◆ **Activity**:
Which lines run from the one containing "How to Avoid" through the last line of the records? Copy them exactly, leaving pictures out.

◆ **Data for this exercise**:
---

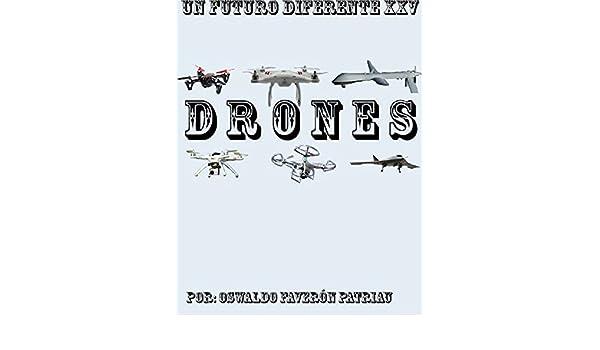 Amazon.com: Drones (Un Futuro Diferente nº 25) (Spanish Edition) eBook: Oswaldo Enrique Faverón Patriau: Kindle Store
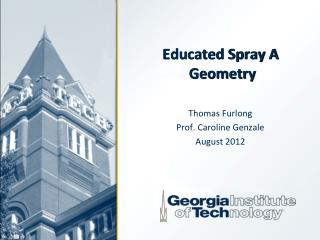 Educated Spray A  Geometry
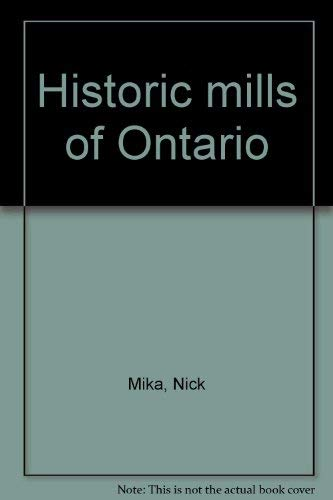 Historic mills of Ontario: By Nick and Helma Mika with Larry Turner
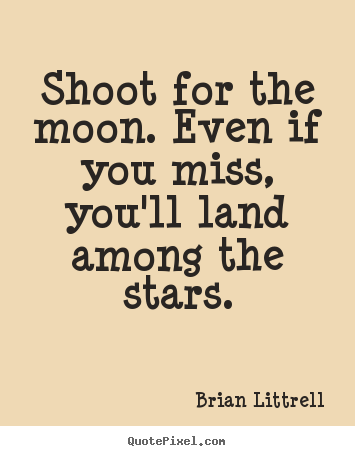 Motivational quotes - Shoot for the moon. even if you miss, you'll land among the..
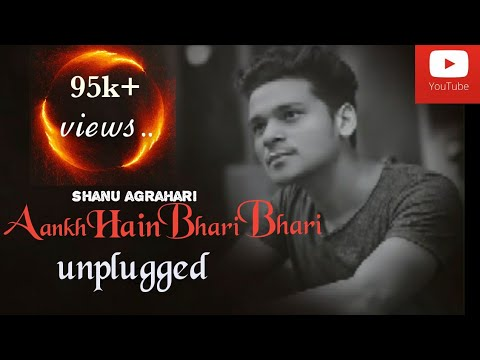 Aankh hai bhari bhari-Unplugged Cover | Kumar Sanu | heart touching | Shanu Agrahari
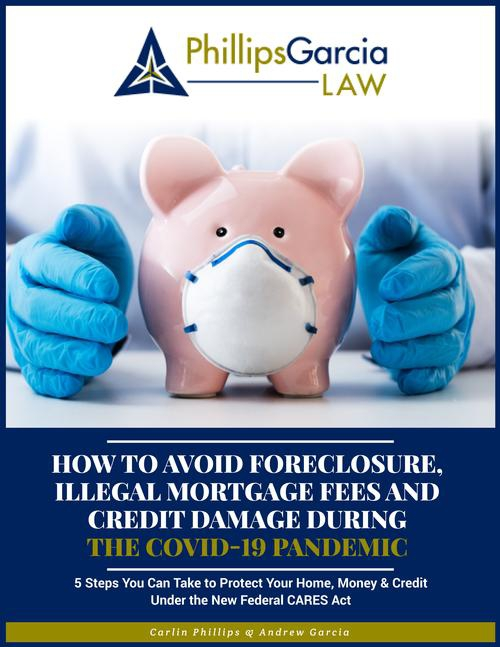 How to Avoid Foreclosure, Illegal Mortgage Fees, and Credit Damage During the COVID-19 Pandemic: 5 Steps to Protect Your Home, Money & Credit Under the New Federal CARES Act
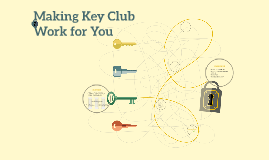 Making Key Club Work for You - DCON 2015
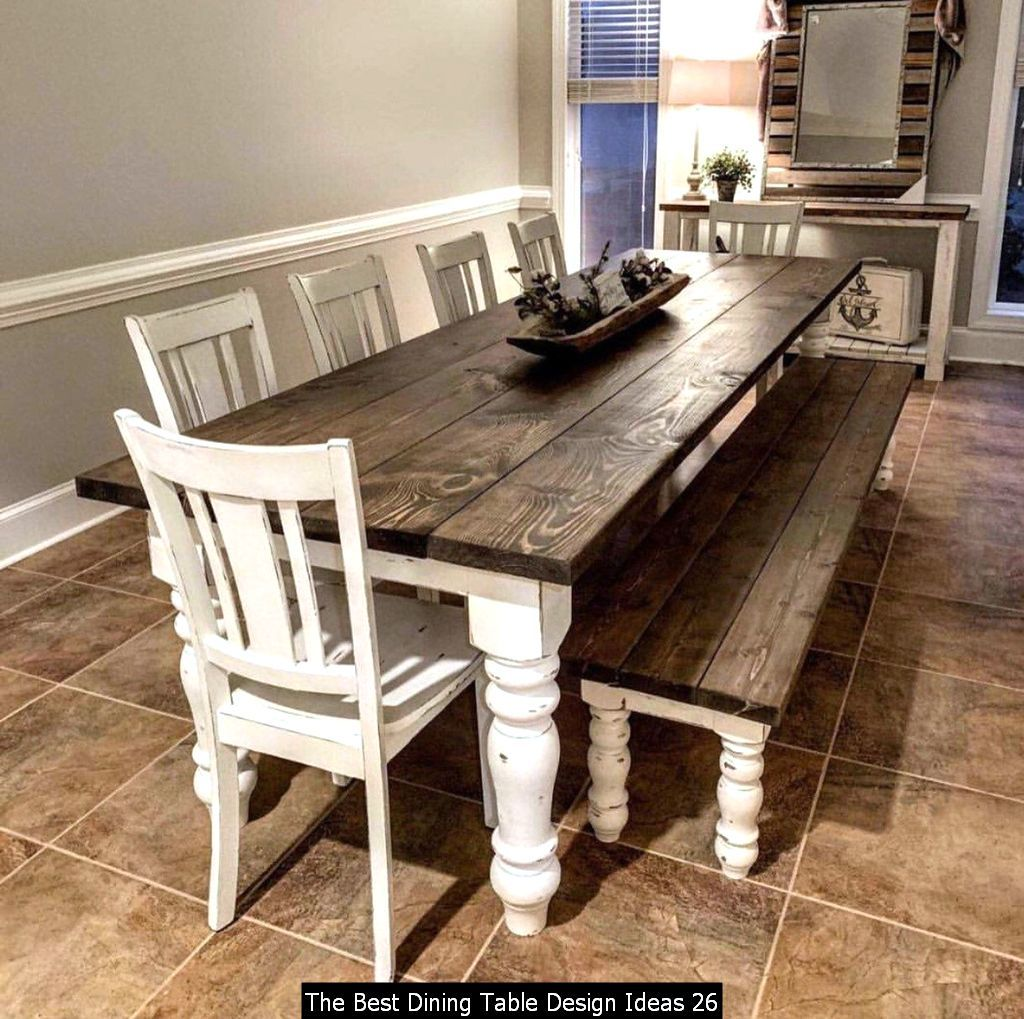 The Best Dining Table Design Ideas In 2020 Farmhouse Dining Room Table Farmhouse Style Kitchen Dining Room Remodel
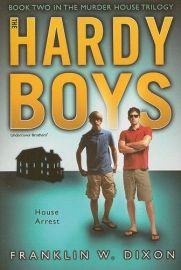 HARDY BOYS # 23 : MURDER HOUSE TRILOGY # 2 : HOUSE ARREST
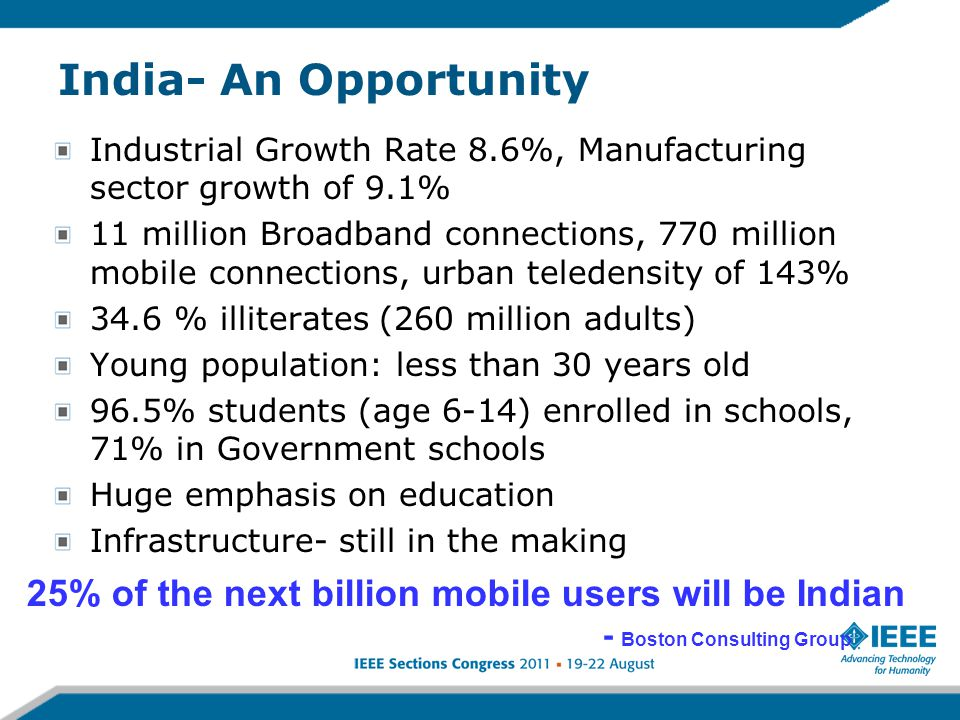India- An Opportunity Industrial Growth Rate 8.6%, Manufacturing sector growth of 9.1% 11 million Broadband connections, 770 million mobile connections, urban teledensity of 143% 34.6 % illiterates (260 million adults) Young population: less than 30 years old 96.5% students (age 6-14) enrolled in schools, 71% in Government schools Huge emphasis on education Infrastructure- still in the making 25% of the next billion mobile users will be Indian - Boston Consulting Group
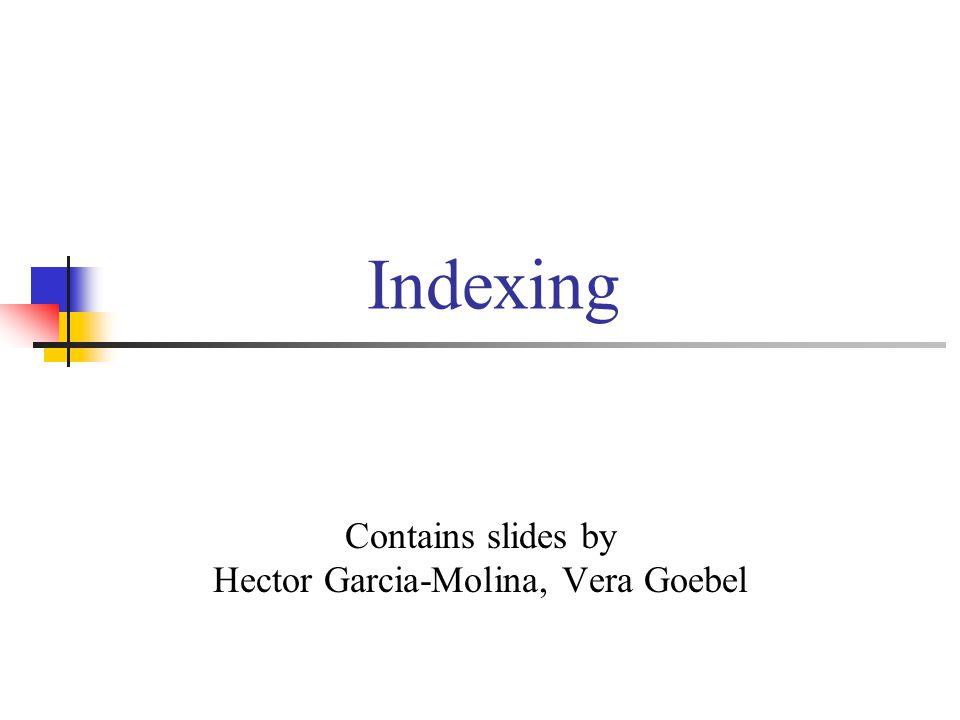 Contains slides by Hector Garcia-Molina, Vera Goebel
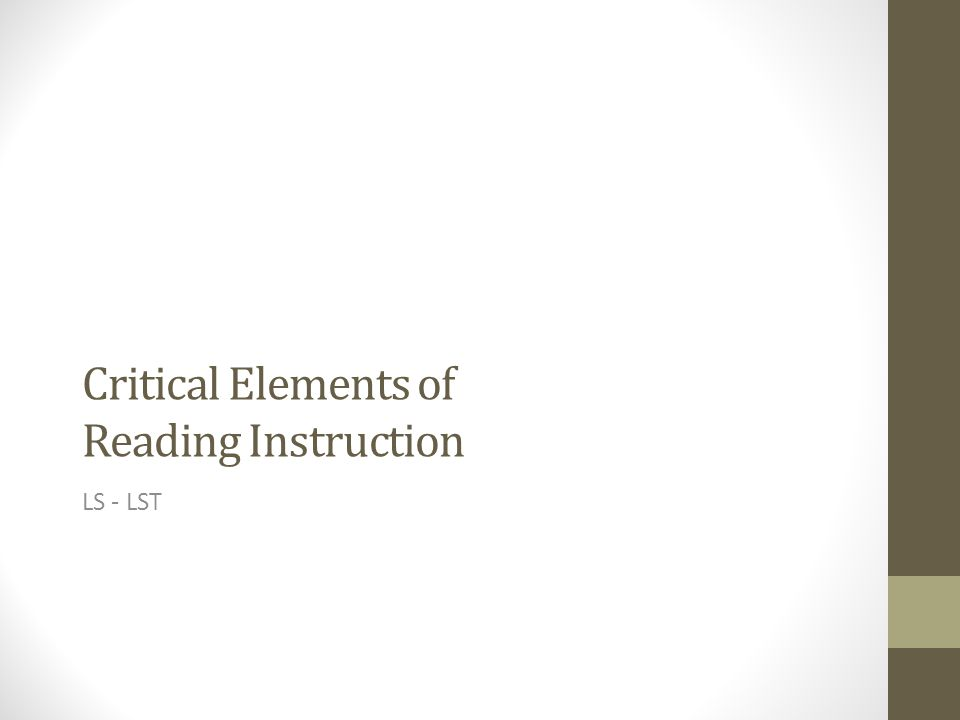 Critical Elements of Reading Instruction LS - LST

---

◆ **Your solution**:
 How to Avoid Foreclosure, Illegal Mortgage Fees, and Credit Damage During the COVID-19 Pandemic: 5 Steps to Protect Your Home, Money & Credit Under the New Federal CARES Act
 Making Key Club Work for You - DCON 2015
 The Best Dining Table Design Ideas In 2020 Farmhouse Dining Room Table Farmhouse Style Kitchen Dining Room Remodel
 HARDY BOYS # 23 : MURDER HOUSE TRILOGY # 2 : HOUSE ARREST
India- An Opportunity Industrial Growth Rate 8.6%, Manufacturing sector growth of 9.1% 11 million Broadband connections, 770 million mobile connections, urban teledensity of 143% 34.6 % illiterates (260 million adults) Young population: less than 30 years old 96.5% students (age 6-14) enrolled in schools, 71% in Government schools Huge emphasis on education Infrastructure- still in the making 25% of the next billion mobile users will be Indian - Boston Consulting Group
 Contains slides by Hector Garcia-Molina, Vera Goebel
 Critical Elements of Reading Instruction LS - LST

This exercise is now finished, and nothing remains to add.